The irony right here is that the Savior, whose beginning we have fun in the course of the season, didn’t look previous the prostitutes of his time. As soon as, a prostitute made her strategy to Jesus whereas he was consuming with a non secular chief and proceeded to worship him so ardently that the spiritual chief grew to become offended. Jesus responded by forcing the chief to acknowledge the prostitute earlier than him: “Do you see this lady?” Jesus pointedly requested the chief earlier than turning to the girl and ministering to her (Luke 7:44-48, ESV).

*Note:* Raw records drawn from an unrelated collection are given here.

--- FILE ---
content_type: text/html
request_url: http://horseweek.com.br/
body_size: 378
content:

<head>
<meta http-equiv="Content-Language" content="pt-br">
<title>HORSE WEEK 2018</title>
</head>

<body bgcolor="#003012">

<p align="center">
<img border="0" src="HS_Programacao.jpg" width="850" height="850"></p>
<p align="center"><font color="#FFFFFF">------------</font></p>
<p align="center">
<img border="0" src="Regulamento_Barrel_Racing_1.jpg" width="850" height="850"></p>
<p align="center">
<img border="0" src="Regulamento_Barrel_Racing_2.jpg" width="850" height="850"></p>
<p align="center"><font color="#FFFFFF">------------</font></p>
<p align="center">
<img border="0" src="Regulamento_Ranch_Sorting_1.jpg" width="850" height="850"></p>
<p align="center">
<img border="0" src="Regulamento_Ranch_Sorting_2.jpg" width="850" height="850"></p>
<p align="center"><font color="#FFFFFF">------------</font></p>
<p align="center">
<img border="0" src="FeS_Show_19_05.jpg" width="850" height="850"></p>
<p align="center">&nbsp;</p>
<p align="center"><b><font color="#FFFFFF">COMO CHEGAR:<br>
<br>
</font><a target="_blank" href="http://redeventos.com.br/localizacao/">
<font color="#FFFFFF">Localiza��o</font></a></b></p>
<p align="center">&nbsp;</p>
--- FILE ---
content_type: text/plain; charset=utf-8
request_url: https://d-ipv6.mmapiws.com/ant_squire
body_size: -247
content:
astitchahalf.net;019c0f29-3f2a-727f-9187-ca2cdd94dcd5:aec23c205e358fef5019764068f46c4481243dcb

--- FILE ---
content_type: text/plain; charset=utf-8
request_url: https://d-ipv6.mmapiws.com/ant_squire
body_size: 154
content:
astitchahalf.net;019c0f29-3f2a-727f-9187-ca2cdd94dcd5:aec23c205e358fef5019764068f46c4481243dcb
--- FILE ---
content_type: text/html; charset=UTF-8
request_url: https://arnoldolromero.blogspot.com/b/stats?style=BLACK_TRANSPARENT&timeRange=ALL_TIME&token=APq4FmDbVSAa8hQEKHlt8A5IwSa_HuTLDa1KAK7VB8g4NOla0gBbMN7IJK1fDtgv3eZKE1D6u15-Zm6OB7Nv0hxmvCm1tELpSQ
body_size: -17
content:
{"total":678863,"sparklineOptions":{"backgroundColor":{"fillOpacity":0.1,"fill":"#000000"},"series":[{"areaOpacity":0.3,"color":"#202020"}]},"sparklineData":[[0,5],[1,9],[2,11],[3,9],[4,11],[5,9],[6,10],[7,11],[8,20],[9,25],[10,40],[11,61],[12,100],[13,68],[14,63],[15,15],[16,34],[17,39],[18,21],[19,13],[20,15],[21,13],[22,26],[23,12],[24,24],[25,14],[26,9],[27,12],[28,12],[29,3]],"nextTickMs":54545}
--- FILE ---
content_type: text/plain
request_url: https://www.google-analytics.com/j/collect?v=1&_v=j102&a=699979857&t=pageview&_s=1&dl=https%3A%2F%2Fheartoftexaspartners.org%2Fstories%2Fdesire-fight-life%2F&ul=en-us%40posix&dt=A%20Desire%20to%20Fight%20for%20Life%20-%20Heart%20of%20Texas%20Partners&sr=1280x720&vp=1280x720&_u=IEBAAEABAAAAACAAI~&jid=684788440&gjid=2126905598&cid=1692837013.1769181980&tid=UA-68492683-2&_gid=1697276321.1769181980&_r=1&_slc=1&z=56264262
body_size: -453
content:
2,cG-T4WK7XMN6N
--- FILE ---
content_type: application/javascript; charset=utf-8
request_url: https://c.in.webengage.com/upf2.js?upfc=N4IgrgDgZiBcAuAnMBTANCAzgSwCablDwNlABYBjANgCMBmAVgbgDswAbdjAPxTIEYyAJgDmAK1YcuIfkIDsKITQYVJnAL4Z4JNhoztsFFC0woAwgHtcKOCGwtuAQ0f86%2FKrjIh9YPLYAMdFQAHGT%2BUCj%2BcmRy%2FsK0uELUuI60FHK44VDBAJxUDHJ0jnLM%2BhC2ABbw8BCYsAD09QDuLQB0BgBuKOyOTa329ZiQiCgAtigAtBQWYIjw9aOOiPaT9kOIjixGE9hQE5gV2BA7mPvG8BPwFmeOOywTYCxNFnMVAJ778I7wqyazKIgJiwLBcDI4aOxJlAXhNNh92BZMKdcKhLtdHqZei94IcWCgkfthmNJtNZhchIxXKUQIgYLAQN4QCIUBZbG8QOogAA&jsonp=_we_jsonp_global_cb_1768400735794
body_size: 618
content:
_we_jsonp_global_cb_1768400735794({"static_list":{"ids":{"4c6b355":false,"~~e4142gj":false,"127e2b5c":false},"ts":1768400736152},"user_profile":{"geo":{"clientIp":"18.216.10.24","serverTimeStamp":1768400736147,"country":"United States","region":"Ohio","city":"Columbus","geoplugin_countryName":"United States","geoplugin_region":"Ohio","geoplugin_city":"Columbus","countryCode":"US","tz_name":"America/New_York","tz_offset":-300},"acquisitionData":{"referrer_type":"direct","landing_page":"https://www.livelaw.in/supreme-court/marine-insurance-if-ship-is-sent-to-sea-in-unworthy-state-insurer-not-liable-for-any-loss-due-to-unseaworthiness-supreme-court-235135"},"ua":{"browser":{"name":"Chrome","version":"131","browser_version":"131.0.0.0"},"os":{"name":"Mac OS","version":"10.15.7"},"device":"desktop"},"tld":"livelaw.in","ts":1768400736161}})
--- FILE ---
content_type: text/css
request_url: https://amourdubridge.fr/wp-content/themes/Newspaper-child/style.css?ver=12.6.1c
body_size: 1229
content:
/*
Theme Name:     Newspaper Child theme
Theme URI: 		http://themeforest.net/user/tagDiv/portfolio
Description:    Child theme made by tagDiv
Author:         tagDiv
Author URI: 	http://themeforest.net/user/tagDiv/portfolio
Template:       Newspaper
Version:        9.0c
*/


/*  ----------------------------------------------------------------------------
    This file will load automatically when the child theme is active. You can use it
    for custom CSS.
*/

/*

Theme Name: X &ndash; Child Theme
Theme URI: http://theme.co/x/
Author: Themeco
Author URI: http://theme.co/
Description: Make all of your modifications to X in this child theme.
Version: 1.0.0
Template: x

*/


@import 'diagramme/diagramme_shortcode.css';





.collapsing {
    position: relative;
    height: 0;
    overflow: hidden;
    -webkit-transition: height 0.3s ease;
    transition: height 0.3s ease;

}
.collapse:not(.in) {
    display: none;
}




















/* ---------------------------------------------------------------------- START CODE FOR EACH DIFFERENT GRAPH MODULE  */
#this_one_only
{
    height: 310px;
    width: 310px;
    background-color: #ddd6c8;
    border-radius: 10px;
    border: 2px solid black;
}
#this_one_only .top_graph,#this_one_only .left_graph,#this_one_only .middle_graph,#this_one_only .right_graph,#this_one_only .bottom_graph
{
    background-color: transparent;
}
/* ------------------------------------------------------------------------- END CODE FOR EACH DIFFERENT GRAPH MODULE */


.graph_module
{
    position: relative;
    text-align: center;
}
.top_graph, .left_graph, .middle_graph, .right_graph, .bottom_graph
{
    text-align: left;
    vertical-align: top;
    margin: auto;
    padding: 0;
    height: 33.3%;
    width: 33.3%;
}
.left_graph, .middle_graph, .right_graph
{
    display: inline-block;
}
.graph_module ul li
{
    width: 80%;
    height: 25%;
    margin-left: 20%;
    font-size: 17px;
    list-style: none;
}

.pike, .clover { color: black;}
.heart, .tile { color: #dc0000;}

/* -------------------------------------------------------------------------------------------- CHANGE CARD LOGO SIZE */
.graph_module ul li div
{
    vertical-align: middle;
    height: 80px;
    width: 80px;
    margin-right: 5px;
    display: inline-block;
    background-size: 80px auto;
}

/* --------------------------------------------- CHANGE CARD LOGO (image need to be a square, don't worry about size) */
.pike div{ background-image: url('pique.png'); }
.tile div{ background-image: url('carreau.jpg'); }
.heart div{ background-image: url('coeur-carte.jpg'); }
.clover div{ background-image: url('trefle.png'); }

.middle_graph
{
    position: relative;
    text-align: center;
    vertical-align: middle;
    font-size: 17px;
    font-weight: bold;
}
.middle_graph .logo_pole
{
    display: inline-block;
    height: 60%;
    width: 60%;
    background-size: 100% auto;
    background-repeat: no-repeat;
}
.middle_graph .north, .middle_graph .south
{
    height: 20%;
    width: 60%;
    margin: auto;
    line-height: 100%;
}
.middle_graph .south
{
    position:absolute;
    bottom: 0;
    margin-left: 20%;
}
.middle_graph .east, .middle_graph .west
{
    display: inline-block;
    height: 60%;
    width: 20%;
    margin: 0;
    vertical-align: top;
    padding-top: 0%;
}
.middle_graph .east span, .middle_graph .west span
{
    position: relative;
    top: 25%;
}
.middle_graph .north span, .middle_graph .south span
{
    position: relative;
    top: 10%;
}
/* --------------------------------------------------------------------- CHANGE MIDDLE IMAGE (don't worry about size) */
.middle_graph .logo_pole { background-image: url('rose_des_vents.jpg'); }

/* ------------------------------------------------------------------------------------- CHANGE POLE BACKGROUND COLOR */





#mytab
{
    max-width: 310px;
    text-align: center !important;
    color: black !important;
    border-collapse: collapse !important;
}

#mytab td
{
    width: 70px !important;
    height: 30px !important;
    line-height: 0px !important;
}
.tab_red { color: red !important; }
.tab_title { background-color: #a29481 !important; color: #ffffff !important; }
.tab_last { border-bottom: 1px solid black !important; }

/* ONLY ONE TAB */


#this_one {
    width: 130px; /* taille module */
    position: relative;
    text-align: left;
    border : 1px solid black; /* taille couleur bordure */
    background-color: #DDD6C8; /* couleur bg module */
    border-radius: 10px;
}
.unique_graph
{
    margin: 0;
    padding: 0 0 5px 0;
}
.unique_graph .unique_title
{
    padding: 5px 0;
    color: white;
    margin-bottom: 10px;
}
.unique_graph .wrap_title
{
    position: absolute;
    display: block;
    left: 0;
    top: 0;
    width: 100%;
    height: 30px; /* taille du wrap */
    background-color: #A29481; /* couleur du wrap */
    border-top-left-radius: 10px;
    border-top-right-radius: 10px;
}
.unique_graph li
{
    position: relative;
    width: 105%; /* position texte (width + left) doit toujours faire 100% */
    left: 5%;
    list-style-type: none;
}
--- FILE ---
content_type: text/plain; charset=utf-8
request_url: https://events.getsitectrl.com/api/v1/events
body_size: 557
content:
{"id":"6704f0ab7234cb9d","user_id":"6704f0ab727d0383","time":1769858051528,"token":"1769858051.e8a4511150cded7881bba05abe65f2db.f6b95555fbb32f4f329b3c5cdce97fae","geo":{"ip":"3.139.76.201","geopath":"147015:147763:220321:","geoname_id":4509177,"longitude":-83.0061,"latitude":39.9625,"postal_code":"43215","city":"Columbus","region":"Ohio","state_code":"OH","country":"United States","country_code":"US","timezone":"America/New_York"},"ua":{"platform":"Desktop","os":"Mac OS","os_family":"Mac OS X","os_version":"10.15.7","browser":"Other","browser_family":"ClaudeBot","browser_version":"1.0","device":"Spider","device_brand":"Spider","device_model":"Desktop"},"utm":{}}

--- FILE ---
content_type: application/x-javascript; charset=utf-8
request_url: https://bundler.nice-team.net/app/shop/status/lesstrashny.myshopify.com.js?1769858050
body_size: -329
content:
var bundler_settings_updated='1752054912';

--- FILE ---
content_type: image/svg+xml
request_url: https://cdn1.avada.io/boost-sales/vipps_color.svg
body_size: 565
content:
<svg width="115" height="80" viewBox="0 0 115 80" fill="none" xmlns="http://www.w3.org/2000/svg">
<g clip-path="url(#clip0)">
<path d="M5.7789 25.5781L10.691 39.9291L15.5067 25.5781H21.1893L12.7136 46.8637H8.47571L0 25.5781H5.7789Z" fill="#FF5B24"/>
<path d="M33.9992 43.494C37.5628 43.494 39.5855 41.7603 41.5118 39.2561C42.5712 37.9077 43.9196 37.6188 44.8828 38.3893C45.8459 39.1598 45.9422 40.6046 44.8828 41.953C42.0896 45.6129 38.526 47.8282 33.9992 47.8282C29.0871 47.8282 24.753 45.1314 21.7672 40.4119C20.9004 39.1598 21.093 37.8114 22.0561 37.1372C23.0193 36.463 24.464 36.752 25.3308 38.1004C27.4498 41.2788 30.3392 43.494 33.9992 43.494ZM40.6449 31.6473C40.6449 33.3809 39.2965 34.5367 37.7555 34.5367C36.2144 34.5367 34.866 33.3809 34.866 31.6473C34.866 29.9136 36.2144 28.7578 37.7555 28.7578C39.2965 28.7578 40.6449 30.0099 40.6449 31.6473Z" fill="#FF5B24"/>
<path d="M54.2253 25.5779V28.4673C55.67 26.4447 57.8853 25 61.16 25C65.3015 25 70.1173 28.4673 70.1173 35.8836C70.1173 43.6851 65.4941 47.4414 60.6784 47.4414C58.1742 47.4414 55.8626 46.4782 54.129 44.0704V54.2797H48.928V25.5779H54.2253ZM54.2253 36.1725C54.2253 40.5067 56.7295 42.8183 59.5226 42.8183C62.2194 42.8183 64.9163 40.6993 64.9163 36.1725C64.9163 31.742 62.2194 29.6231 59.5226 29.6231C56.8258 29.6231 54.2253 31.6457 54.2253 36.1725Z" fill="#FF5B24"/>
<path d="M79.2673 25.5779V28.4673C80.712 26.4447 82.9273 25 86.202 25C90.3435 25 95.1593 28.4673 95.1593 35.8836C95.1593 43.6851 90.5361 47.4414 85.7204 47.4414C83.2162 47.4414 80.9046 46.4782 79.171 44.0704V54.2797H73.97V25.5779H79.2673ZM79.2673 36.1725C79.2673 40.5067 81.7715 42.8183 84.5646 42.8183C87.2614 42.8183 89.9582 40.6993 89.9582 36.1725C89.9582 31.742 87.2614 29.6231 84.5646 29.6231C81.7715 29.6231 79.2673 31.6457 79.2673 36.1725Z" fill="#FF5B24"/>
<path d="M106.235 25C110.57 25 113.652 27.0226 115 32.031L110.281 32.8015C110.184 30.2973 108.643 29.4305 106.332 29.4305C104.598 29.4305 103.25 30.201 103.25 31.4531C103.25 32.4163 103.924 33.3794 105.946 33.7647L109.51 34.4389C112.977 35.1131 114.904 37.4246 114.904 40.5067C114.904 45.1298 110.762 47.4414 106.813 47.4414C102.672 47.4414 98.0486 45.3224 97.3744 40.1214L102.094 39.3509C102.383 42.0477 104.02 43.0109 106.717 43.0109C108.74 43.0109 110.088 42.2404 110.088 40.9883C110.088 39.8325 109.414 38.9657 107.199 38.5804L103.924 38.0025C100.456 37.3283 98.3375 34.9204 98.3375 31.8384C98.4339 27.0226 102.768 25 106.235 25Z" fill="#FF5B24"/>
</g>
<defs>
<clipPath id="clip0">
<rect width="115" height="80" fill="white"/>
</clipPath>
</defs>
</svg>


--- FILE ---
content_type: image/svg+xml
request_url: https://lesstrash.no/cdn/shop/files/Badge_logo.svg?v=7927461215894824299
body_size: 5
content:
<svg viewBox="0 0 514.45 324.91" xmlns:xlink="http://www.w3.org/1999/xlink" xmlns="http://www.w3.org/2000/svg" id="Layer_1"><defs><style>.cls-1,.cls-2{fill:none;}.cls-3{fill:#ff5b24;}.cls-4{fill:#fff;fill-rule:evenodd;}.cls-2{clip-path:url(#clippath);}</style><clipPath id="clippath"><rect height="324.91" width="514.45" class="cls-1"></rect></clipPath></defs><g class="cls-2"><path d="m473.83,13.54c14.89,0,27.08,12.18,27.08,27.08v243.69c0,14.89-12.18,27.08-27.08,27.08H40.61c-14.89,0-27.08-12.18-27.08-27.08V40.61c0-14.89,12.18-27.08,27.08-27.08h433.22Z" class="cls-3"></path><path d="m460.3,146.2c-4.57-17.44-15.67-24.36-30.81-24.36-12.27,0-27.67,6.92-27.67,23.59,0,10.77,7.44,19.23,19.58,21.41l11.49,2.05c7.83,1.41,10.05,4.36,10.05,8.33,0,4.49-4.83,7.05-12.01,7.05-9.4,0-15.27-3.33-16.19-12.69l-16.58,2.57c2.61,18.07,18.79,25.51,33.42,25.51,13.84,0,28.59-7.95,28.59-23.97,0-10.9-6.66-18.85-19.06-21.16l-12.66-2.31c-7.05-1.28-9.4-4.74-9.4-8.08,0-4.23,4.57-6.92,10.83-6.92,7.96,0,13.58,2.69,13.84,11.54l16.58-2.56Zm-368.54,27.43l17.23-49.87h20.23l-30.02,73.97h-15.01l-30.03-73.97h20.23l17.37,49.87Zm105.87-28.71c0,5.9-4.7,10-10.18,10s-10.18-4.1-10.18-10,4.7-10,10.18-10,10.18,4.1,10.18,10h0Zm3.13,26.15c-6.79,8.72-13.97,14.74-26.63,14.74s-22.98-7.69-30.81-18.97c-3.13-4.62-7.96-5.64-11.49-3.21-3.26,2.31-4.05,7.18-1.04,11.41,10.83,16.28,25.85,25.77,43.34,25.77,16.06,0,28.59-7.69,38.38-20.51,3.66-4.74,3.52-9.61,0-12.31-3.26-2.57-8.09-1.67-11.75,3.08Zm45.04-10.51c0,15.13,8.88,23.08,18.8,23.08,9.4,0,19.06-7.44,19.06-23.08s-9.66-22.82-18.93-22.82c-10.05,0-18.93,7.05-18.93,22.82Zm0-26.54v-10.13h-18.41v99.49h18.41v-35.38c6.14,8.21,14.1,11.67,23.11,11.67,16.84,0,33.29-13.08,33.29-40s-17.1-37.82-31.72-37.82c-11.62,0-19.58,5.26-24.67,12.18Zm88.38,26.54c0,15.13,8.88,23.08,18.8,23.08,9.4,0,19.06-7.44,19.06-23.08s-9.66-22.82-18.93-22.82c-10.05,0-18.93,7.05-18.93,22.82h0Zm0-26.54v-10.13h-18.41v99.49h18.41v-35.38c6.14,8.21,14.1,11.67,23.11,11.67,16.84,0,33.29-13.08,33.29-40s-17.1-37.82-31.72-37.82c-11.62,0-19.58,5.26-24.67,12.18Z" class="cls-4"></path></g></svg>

Much more telling is that God noticed to it {that a} prostitute grew to become an indispensable a part of the Christmas story. Earlier than telling us concerning the beginning of Christ, Matthew’s gospel tells us about his household tree. And in a lineage that features such family names as Abraham, Isaac, Jacob, and King David, he additionally mentions a lady named Rahab (Matthew 1:5). Discerning Bible readers will acknowledge her because the Jericho prostitute who threw in her lot with God’s folks by serving to Joshua’s males escape town earlier than the partitions fell. In different phrases, with out Rahab the prostitute, there isn’t any Christ, and with out Christ, there isn’t any Christmas.
A Silent Night time
I don’t know if he nonetheless does this, however again within the day, Waits at all times carried out “Christmas Card From a Hooker in Minneapolis” as a medley with “Silent Night time,” the basic carol a couple of coming “daybreak of redeeming grace.” To my information, he has by no means defined why he did this. Maybe he discovered the holy/profane juxtaposition intriguing or humorous. Regardless of the motive, it’s an impressed pairing.
By seeing her with out judgment, Waits renders one specific prostitute in Minneapolis seen once more at Christmastime. And in doing so, he restores her humanity, even when solely in a fallen state that’s ever craving for freedom—even the modest freedom of driving a special automobile every single day. By exposing her fallen humanity, and our willful blindness to it, Waits’ tune confronts us with a world in want of the redeeming grace of “Silent Night time”—a world in want of a Savior who can see all these dwelling on the fringe of Christmas.
And what’s extra consistent with the vacation spirit than that?